I had been putting it off for ages, but finally gave in. Or perhaps “gave out” would be a better term. The five-year-old 800MHz PowerBook G4 that I graciously received from my last job—the one with the not-so-insignificantly cracked case; the one sporting a EFF sticker; the one with frequent bouts of epilepsy—has been retired. I could no longer cope with the imminent fear of hard drive crashes and data loss.
While I had been salivating over the Apple Store for months, admittedly I don't think now is a good time to buy, especially when you work in a design firm. Already in entering eyeball-depth debt, I figured I had to skimp on a few things … 7200 RPM discs … extra RAM. This was a bad idea.
Adobe and Rosetta are not friends
All I wanted to do was close a file. Albeit a big one, but still—⌘+tab, ⌘+w—no big deal, right? Wrong. It took seven minutes to switch from Flash to Illustrator and close a file. Seven minutes. Seven.
Seven, coincidentally, is the hour that evening when the tech at CompUSA installed the 2 gigabytes of RAM I should have bought in the first place.
I figured moving from a TiBook 800MHz to a 2.0GHz MacBook Pro would show some kind of performance boost. And it did… but not really. My impressions:
- Flash is genuinely snappy. I'm not sure how, but for all of my other gripes, Flash performs as well as can be expected.
- For general use, Photoshop and Illustrator have slightly better performance than my old machine. While working in one application, the menus are snappier and the rendering only suffers from a tiny bit of lag.
- When working with multiple applications, they wet themselves. Rebuilding panels when tabbing between applications takes an absurd amount of time, and having more than one Adobe application open with Rosetta is painful.
- Using any Rosetta application makes everything worse. Having Rosetta applications gobble upRAM very quickly, and can make the machine seize up even when they are not active.
All of these problems were magnified while running with only 512MB of RAM. Intel OS X seriously chugs on that little RAM even without Rosetta running—anyone planning on using their computer for more than e-mail, browsing, media and word processing should consider investing in more.
There is hope
I was surprised at just how many applications are already available as universal binaries. Almost everything I've needed (with Office and CS2 the notable exceptions) I've been able to get as a Universal Binary. Even odd stuff like Mac GPG and its Mail.app plugin.
Flirting with the dark side
It took a few weeks before I broke down and did it, but with CSS there is no other way. A few weeks after purchasing my MacBook, I went to the Student Union and purchased a license for Windows XP (boo! hiss!). Seriously—how does anyone using this operating system get anything done? (To be fair, the crappy user interfaces, spyware, spamware and viruses probably keep people from blogging, creating ringtones with GarageBand or cataloging all of their books in a library program). This brings me to my points:
- Microsoft! I'm not a criminal!
- I don't want to waste my cell phone minutes on you.

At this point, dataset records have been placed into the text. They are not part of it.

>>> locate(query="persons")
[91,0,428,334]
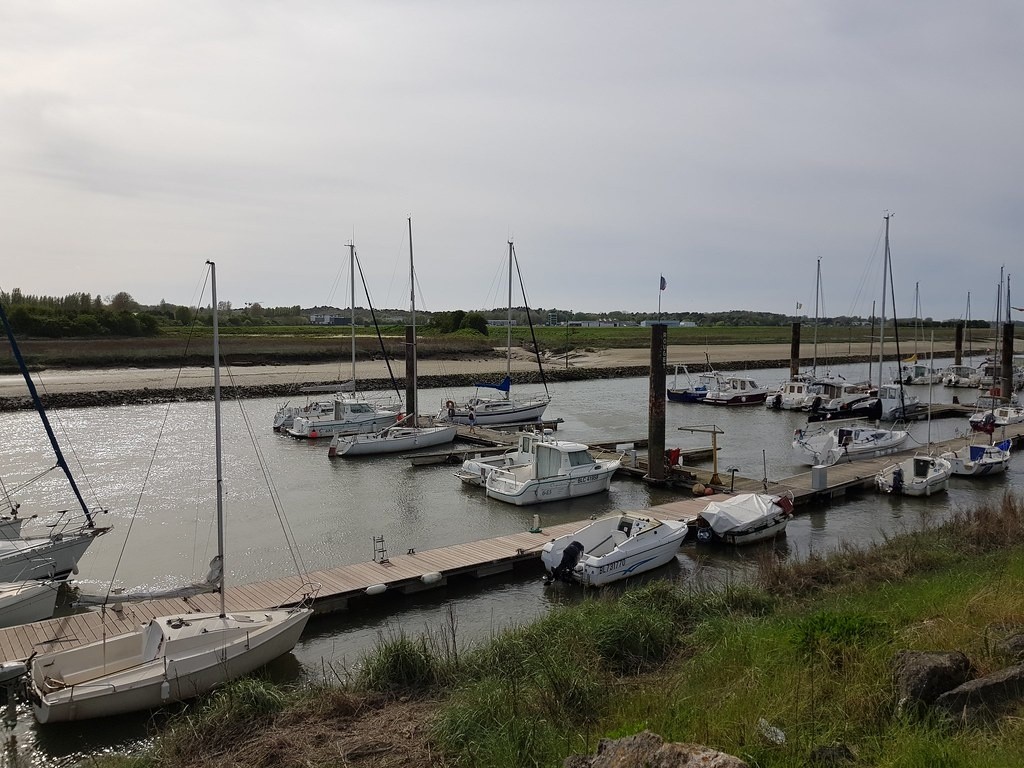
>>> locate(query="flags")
[660,277,667,290]
[796,302,802,309]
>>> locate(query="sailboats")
[272,243,557,459]
[27,259,318,727]
[667,212,1024,498]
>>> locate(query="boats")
[0,303,114,628]
[695,489,795,547]
[452,429,622,507]
[792,418,914,466]
[540,513,689,587]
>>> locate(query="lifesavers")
[446,401,454,408]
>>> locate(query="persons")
[468,408,477,434]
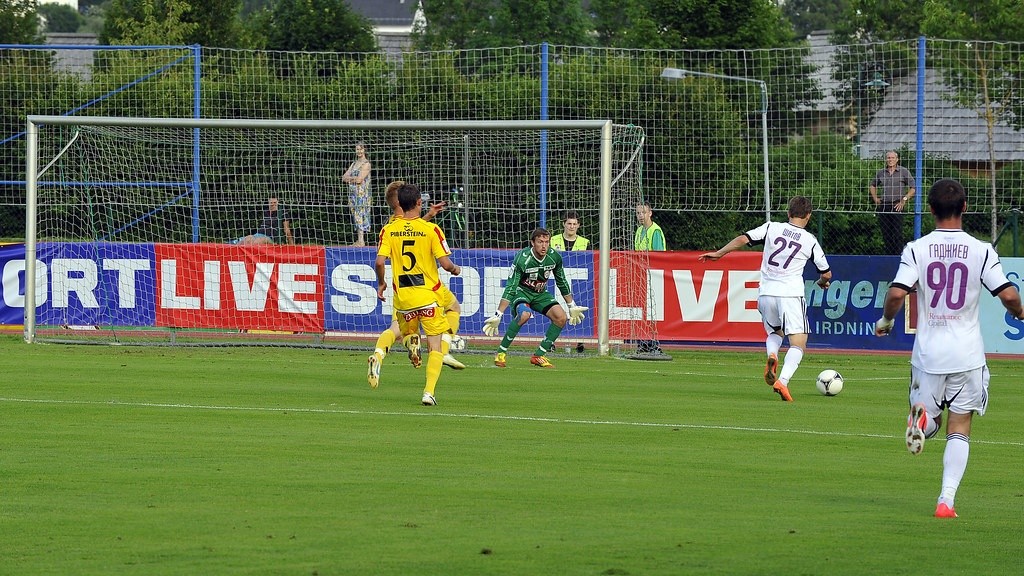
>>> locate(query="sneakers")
[934,503,958,518]
[764,353,778,385]
[530,353,552,368]
[774,379,793,402]
[420,392,438,406]
[367,354,381,388]
[442,353,465,370]
[408,334,423,369]
[905,403,927,455]
[494,352,507,367]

Seriously. These jerks have made it such that every time I have to re-install the OS (three times and counting, as I play with partition sizes and virtualization) Microsoft makes me call them to activate Windows. They also make me enter my entire address just to install the software. Who do they think they are? I paid for Windows, now leave me alone. I hope the Darwine guys get on their horses. If Microsoft never sees another dollar of my money, I will die a happy man.
That said, Parallels Desktop for Mac blows sliced bread out of the water. I was skeptical. It's really that good (until Leopard comes out, that is).